Heff sagged against the sink and pressed his hands to his face and cried. Nothing awaited him in Maine. The thought of returning to his cold, lonely apartment left him empty inside. It hurt to be here at the ranch, for so many reasons, but he could still feel Mandy in this house, her spirit was alive here. Home is where the heart is. If that were true, then Mandy and Frank never left, not really. They loved this ranch.
Maybe you never really left, either… if home is where the heart is.
Lowering his hands, Heff looked at the empty doorway, tears running down his cheeks.

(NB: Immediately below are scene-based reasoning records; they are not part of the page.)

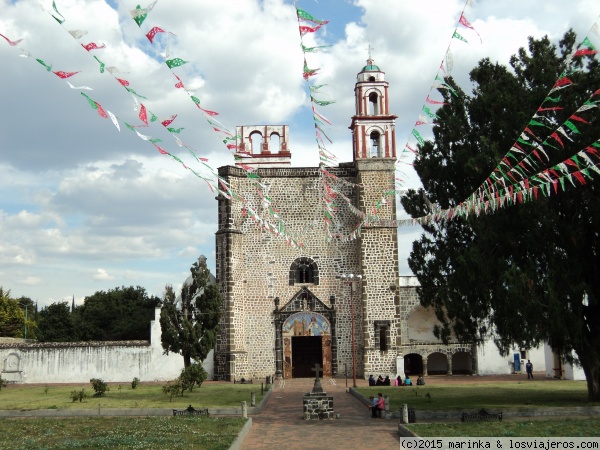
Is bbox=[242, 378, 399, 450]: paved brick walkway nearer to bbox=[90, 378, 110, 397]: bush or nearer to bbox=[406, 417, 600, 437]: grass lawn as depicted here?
bbox=[406, 417, 600, 437]: grass lawn

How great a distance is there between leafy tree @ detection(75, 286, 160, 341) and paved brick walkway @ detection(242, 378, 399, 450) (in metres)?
27.5

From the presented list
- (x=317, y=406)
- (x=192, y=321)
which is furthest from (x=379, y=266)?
(x=317, y=406)

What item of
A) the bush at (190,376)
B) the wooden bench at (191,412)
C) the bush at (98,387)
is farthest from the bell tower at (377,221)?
the wooden bench at (191,412)

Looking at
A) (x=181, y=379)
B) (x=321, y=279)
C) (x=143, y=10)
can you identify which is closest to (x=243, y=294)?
(x=321, y=279)

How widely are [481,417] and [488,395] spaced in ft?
19.3

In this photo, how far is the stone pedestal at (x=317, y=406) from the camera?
55.9ft

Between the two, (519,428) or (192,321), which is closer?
(519,428)

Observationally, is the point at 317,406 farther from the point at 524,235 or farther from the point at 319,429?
the point at 524,235

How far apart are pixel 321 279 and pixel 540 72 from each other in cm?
1553

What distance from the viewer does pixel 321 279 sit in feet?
102

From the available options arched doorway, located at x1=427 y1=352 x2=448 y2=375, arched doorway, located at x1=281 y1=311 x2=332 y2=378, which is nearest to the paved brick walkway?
arched doorway, located at x1=281 y1=311 x2=332 y2=378

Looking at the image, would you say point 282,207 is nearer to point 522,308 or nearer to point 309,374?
point 309,374

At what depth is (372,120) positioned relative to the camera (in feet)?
102

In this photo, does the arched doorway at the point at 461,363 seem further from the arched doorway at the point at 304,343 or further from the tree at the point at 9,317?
the tree at the point at 9,317
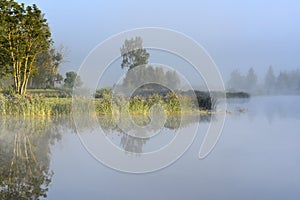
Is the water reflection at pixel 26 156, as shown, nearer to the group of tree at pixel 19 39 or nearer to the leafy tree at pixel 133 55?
the leafy tree at pixel 133 55

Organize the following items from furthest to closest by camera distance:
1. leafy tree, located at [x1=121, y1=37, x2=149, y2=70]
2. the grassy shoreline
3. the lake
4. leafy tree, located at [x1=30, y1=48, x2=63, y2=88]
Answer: leafy tree, located at [x1=30, y1=48, x2=63, y2=88] → the grassy shoreline → leafy tree, located at [x1=121, y1=37, x2=149, y2=70] → the lake

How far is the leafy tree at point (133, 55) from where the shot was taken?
976 centimetres

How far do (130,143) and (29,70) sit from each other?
1092cm

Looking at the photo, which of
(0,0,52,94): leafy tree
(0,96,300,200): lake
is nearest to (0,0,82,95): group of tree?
(0,0,52,94): leafy tree

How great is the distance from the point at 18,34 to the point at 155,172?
12.6 m

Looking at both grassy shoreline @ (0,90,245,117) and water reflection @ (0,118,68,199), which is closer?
water reflection @ (0,118,68,199)

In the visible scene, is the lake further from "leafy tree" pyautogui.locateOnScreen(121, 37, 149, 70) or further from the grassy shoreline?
the grassy shoreline

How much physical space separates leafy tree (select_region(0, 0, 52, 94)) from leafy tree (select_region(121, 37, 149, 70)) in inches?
288

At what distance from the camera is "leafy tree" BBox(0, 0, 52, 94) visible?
15844 millimetres

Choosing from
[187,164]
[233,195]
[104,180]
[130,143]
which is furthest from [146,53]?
[233,195]

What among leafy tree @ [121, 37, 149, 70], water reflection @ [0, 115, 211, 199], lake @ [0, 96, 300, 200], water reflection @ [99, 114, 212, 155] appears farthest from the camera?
leafy tree @ [121, 37, 149, 70]

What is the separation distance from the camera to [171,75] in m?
10.7

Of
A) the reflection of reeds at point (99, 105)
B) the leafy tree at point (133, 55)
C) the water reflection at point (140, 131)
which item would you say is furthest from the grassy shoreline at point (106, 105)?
the leafy tree at point (133, 55)

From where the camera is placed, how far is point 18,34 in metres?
15.9
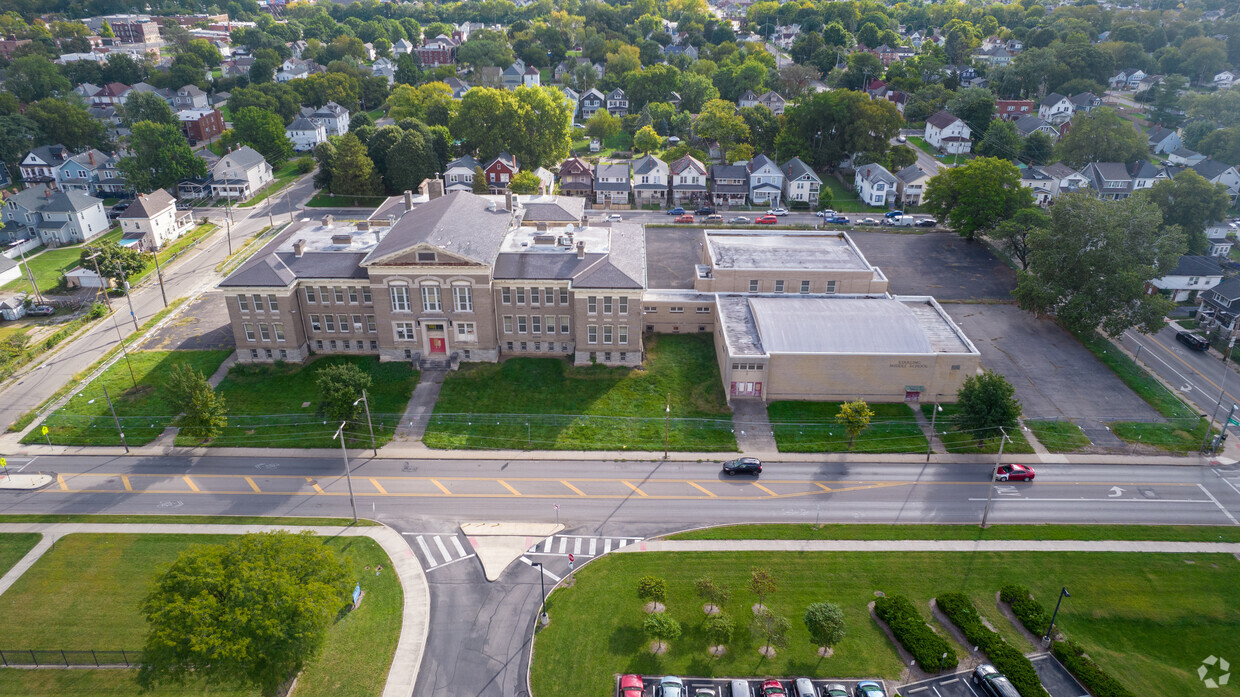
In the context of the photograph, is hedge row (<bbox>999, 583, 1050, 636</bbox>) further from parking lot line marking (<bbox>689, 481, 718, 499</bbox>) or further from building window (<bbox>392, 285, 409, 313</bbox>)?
building window (<bbox>392, 285, 409, 313</bbox>)

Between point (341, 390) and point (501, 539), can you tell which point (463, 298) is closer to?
point (341, 390)

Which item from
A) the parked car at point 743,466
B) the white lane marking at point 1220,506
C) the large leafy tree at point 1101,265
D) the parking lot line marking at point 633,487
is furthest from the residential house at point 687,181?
the white lane marking at point 1220,506

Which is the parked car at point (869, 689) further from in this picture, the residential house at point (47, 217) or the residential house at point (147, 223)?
the residential house at point (47, 217)

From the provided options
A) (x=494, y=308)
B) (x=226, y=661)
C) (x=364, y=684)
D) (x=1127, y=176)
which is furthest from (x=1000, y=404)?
(x=1127, y=176)

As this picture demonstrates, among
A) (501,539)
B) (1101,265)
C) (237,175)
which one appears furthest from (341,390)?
(237,175)

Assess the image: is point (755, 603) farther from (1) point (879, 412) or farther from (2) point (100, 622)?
(2) point (100, 622)
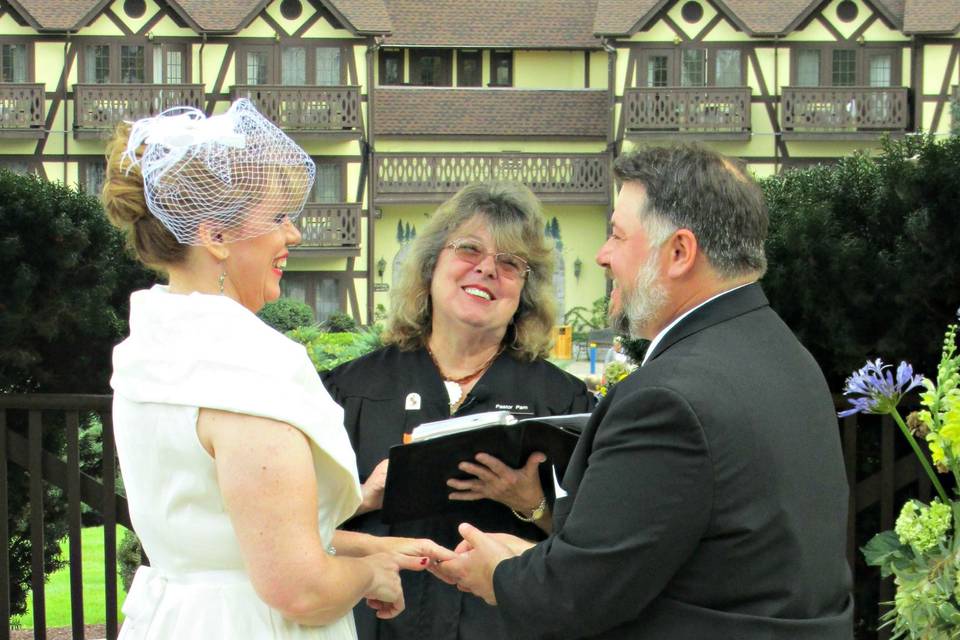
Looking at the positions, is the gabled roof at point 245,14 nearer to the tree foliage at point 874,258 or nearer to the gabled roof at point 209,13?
the gabled roof at point 209,13

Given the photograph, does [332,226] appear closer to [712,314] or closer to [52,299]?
[52,299]

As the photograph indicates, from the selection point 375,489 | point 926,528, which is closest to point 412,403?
point 375,489

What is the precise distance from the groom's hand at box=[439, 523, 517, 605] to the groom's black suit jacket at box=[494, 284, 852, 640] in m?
0.14

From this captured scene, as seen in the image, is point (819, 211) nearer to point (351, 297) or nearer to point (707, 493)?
point (707, 493)

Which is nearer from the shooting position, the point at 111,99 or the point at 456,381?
the point at 456,381

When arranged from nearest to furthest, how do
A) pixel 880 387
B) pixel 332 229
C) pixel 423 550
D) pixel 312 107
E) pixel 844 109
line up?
pixel 423 550 < pixel 880 387 < pixel 332 229 < pixel 312 107 < pixel 844 109

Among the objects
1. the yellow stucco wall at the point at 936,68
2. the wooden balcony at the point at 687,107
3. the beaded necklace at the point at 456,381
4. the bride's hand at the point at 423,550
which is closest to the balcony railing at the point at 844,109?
the yellow stucco wall at the point at 936,68

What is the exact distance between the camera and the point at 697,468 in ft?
5.50

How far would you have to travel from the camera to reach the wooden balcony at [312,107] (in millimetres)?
26125

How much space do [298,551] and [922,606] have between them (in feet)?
5.27

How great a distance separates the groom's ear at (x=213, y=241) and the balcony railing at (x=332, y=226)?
947 inches

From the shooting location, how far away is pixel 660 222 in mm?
1860

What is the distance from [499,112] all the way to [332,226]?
14.9ft

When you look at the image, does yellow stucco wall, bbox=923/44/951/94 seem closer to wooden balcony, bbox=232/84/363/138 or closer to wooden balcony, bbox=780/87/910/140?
wooden balcony, bbox=780/87/910/140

He thought about that day at the pool, that moment—I think I love you—that redefined everything he felt for Garland back then. He hadn’t told anyone that it was more than a crush, not even Mandy. He didn’t want to be told that he wasn’t old enough to know what love was, as if a person had to be a certain age before they could fall in love. At sixteen, Heff knew how it felt to love. If it hadn’t been real… would his heart still feel the pain today? Five years later?
Why was he thinking about that now? Garland told him to leave; he wanted him gone. He wasn’t “in love” with Heff and never had been. All of that love stuff had been Heff’s fantasy. Garland got what he wanted from Heff that night in his room. Maybe they had never really been friends and Garland had simply played him from the start… to get that one thing. And once he got it… he threw Heff away with no more care than one tosses out trash.
It should have ended there. Whatever Heff felt for him should have died right then.
Why hadn’t it? He’d convinced himself it had, but now… being near the man again… Heff realized he’d been fooling himself.
So, leave. Get away from him—before he decides to play you again.
Heff moved away from the sink, his thoughts and emotions pulling him in all directions. He absently scooted debris from his path as he left the room and returned upstairs. In his room, he sat on the bed, his mind and body numb. After a few minutes, he went to Mandy and Frank’s room. If he meant to leave for good, he wanted something of Mandy’s to take with him.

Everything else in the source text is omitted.